I think we – the United States has been interested in Haiti for – and in democracy in Haiti for a long time. And I think we recently welcomed this February 5th agreement that President Martelly and the presidents of the two chambers of parliament came to. I think we recognize that challenges remain, as Haiti moves towards the completion of its electoral cycle with voting due to take place on April 24th. But the success of the February 5th agreement between these parties depends on the interim leadership’s commitment to implement the terms of the agreement on the timeline that’s outlined in it. Our goal here is to, again, to ensure that the Haitian people have a chance to have their voice heard about who determines their leadership. Their voice has already been heard in terms of populating both the upper and lower house, largely, of parliament, and the presidential election process now needs to run its course.
As one of Haiti’s many international partners, the role of the U.S. is to support and strengthen democracy in Haiti. And we’ve been active in doing that in many different ways for over 30 years. For Haiti’s many challenges, fully functioning and legitimate democratic institutions will also facilitate and make more sustainable the work of the United States and our other international partners, with the goal of improving the quality of life and improving economic opportunity for Haitians. We support the expeditious conclusion of this electoral process with an outcome, as I said, that reflects the will and the desire of the Haitian people.
The upcoming elections and the incorporation of the recommended steps by the Independent Electoral Evaluation Commission to improve the transparency and fairness of this third round of presidential – of the elections will enhance citizens’ overall confidence, we believe. And the swift convocation by the provisional president of concerned sectors within society to designate new members of the provisional electoral council we think is very important because it will give this new CEP a chance to learn their jobs, learn – time to learn to avoid mistakes that have been made in previous CEPs.
So again, once again, we support, the United States supports credible, transparent, and secure elections that reflect the will of the Haitian people, and we believe that only a democratically elected government provides the legal legitimacy to govern Haiti and provides the Haitian people with the transparency we certainly believe that they deserve.
So that’s pretty much it for my opening statement. I’m happy to take some questions.

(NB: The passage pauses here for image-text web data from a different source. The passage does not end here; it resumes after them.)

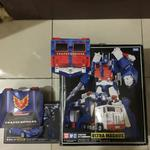 for-sale-masterpiece-transformers-mp-22ultra-magnus--coin--mp-25-track--coin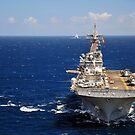 USS Boxer führt einen Konvoi von Schiffen im Indischen Ozean. von StocktrekImages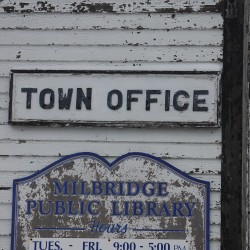 Milbridge voters give thumbs-up to town office, library building plans
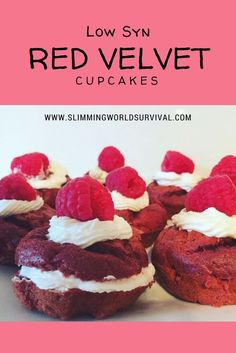 Low Syn Slimming World Recipe for red velvet cupcakes, made with quark icing and raspberries. Just syns each! Click the link below for the recipe. astuce recette minceur girl world world recipes world snacks Slimming World Fish Pie, Slimming World Brownies, Slimming World Cheesecake, Slimming World Sweets, Slimming World Puddings, Slimming World Recipes Syn Free, Slimming Eats, Slimming Word, Red Velvet Cupcakes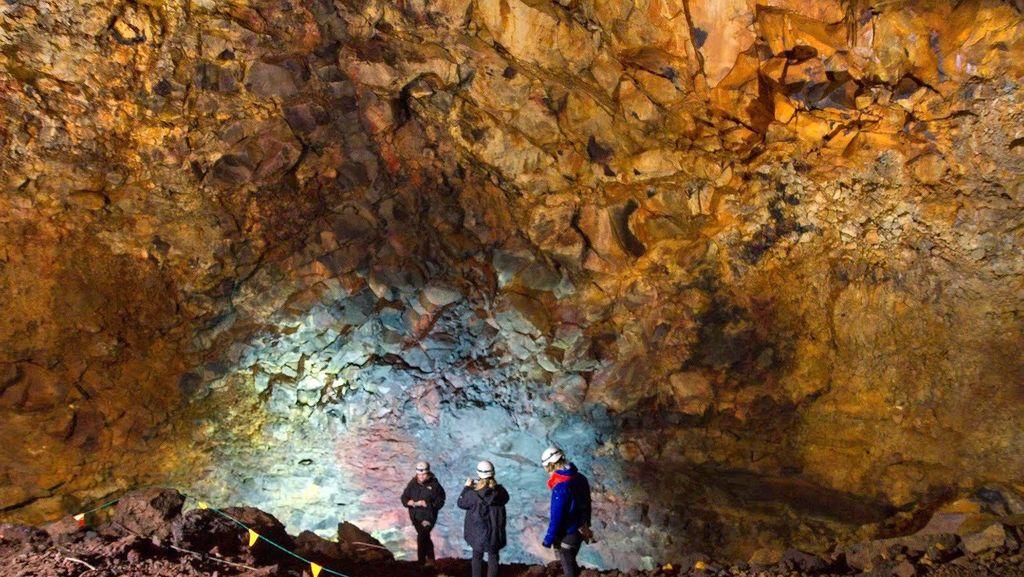 Cuma di Islandia, Konser Musik di Dalam Gunung Berapi!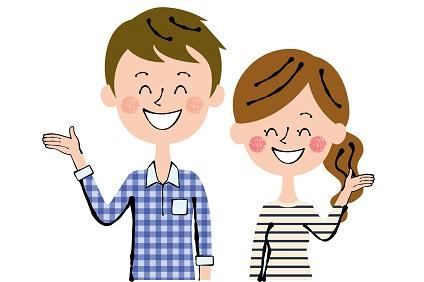 笑顔の若い夫婦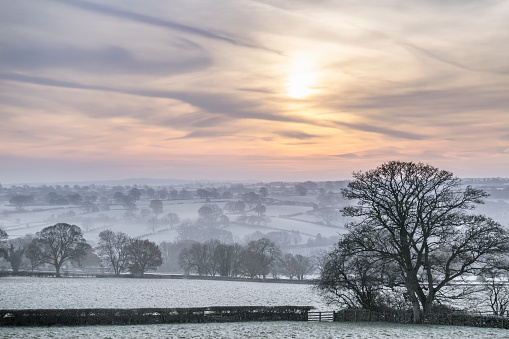 North Yorkshire「Atmospheric mist covers the valley floor in rural North Yorkshire」:スマホ壁紙(19)
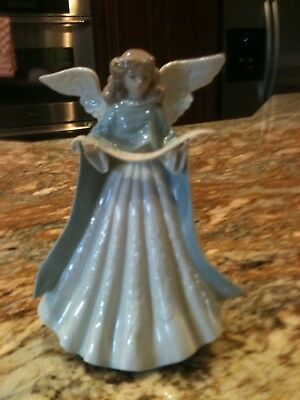 Lladro Figurine #05875 Christmas Angel with Scroll Tree Topper Excellent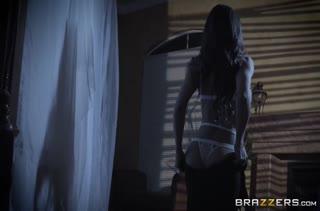 Лысый самец устраивает с Madison Ivy красивое фетиш порно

OPERATOR: Ladies and gentlemen, if you’d like to ask a question, please press * then 1. You will hear a tone indicating you have been placed in queue. You may remove yourself from queue at any time by pressing the # key. If you’re using a speaker phone, please pick up the handset before pressing the numbers. Once again, if you have a question, please press *1 at this time. And one moment please for the first question.
Your first question comes from the line of Amelie Baron. Please go ahead.

QUESTION: Yes, hi. This is Amelie Baron from Port-au-Prince. Mr. Merten, you talk about the agenda in the agreement. Are you confident that the election will happen on April 4 – 24th, as you said?
MR MERTEN: I think so. I mean, people chose those dates knowing what they represent. This is, as I mentioned, a Haitian agreement that was reached among Haitian parties. They knew what they were doing when they chose those dates. I think obviously there are chances, as in any country, for dates, deadlines not to be met, but our sincere hope and our efforts are going to be to encouraging people to meet their – the deadlines as they’ve been set, and to do what we can to help – if requested, to help facilitate that process.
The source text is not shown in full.